→ **Jobs**
A – Pull out every row that contains the string "above". Case counts, so copy only rows where it matches in capitalization.
B – Continue the article on the return of physical buttons to car interiors, starting right after its last sentence.

→ **Reading text**
※
High-tech car dashboard featuring navigation and entertainment screens illuminated at night.

The Return to Physical Buttons in Automotive Design

Read time: 4 minutes

For the past decade, automotive interiors followed a clear direction: eliminate buttons, replace them with touchscreens, and centralize control. It looked clean. Reduced part count. Aligned with consumer electronics. However, these advantages did not hold up under the realities of everyday driving.

Now, leading automotive companies are reversing course. Mercedes-Benz has acknowledged that touch interfaces went too far, reintroducing physical controls for critical functions. Audi dropped touch sliders from certain controls after overwhelming customer feedback. Even Ferrari is retrofitting steering wheels with physical buttons after customer pushback.

High-tech car dashboard featuring navigation and entertainment screens illuminated at night.
Automakers are integrating more digital dashboards into their vehicles

High-performance vehicles never abandoned this approach. Formula 1 steering wheels have always relied on tactile controls, where precision, speed, and feedback are non-negotiable. While mainstream interiors followed touchscreen trends, performance engineering stayed grounded in what works.

This shift signals something more important than a design trend. It reflects a return to fundamentals in automotive HMI (human-machine interface) design.

Why Touchscreens Took Over Automotive Interiors

Let’s first examine why touchscreens became so embedded in recent car interiors before exploring their drawbacks.

Less Components

Touchscreens consolidate multiple functions into a single interface. Fewer components mean simpler assembly and lower manufacturing complexity.

Perceived Modernization

Large displays became synonymous with innovation. Automakers used them to signal technological advancement, even when usability suffered.

Software Flexibility

Touch interfaces allow updates without hardware changes. That flexibility appealed to product teams managing long lifecycle platforms.

Close-up of a hand interacting with a car's touchscreen. Modern technology and driving interface.
Touchscreen interfaces in automotive vehicles are becoming increasingly common, but do drivers prefer them?

Where Touchscreens Fall Short

Lack of Tactile Feedback

Touchscreens provide no physical confirmation of input. Drivers must rely on visual cues, increasing distraction.

Increased Cognitive Load

Flat glass surfaces remove spatial reference points. Users must look, locate, and confirm every interaction.
※
Stored data
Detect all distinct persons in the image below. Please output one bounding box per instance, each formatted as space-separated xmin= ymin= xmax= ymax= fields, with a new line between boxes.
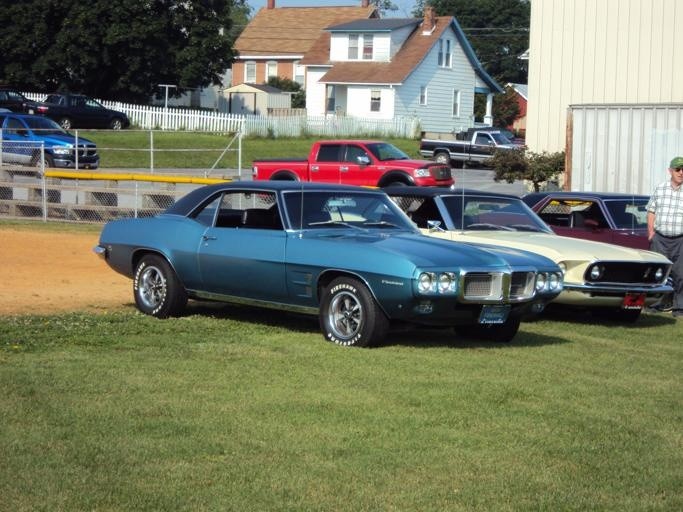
xmin=644 ymin=156 xmax=683 ymax=318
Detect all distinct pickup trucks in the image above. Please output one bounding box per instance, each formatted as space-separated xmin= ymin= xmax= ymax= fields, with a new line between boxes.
xmin=250 ymin=139 xmax=456 ymax=189
xmin=418 ymin=127 xmax=525 ymax=170
xmin=1 ymin=88 xmax=130 ymax=167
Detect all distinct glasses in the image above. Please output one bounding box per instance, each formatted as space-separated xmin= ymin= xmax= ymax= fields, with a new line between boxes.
xmin=670 ymin=168 xmax=683 ymax=172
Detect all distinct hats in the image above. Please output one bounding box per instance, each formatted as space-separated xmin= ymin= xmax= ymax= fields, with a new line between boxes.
xmin=670 ymin=157 xmax=683 ymax=167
※
→ **Outputs**
A –
Detect all distinct pickup trucks in the image above. Please output one bounding box per instance, each formatted as space-separated xmin= ymin= xmax= ymax= fields, with a new line between boxes.
Detect all distinct glasses in the image above. Please output one bounding box per instance, each formatted as space-separated xmin= ymin= xmax= ymax= fields, with a new line between boxes.
Detect all distinct hats in the image above. Please output one bounding box per instance, each formatted as space-separated xmin= ymin= xmax= ymax= fields, with a new line between boxes.

B –
Poor Performance in Real Conditions

Factors such as gloves, vibration, and vehicle movement reduce touchscreen accuracy. These challenges represent normal, not exceptional, operating conditions.

Slower Interaction Times

Without tactile cues, users cannot build muscle memory. Every interaction becomes a conscious task.

Why Physical Buttons Are Making a Comeback

Tactile Feedback Improves Usability

Physical buttons provide immediate confirmation through force response. Users know when an action is complete without looking.

Faster, Eyes-Free Operation

Drivers can locate and actuate controls through touch alone. This reduces distraction and improves safety.

Detailed view of a car steering wheel with physical control buttons, showcasing modern design and functionality.
Physical buttons on automotive steering wheels provide hands-free control for drivers

Consistency Across Environments

Physical inputs perform reliably regardless of temperature, vibration, or user conditions.

Better Alignment With Human Factors Engineering

Human-machine interface design depends on predictable, repeatable interaction. Physical buttons support that requirement.

The Role of Tactile Switches in Automotive HMI

Physical buttons are only as effective as the feedback behind them. This is where tactile switch design becomes critical.

What Engineers Need to Control

  • Actuation force: Determines how much pressure is required
  • Travel distance: Impacts perceived responsiveness
  • Tactile ratio: Defines the sharpness of feedback
  • Lifecycle performance: Ensures durability over millions of cycles

Why Metal Dome Switches Are Used

Metal dome tactile switches offer precise, repeatable feedback in compact form factors. They allow engineers to tune the user experience without increasing the footprint.

In addition, tactile switches integrate seamlessly into sealed systems, making them suitable for automotive environments that demand high reliability.

steering wheel controls with metal domes switches
A steering wheel control panel with tactile switches by Snaptron

Touchscreen vs Physical Buttons in Automotive: A Practical Approach

The industry is not abandoning touchscreens. Instead, it is adopting a hybrid model.

Best Use Cases for Touchscreens

  • Navigation and infotainment
  • Secondary or infrequent controls
  • Visual-heavy interfaces

Best Use Cases for Physical Buttons

  • Climate control
  • Volume and audio adjustments
  • Drive modes and safety-critical inputs

The pattern is clear: the more critical the function, the more important tactile feedback becomes.

What This Means for Engineers Designing Today

Given these shifts, what should today’s designers prioritize? Minimalism and trends should not come at the cost of usability. Engineers need to evaluate how a control performs under real conditions, not just how it looks.

Design for Eyes-Free Use

If a driver must look at the interface, the design has already failed. Tactile feedback enables instinctive interaction.

Treat Feedback as a System

The feel of a button is not defined by a single component. It depends on the full stack—switch, overlay, adhesive, and enclosure.

Validate With Real-World Testing

Lab conditions rarely reflect actual use. Engineers should test interfaces under vibration, motion, and environmental stress.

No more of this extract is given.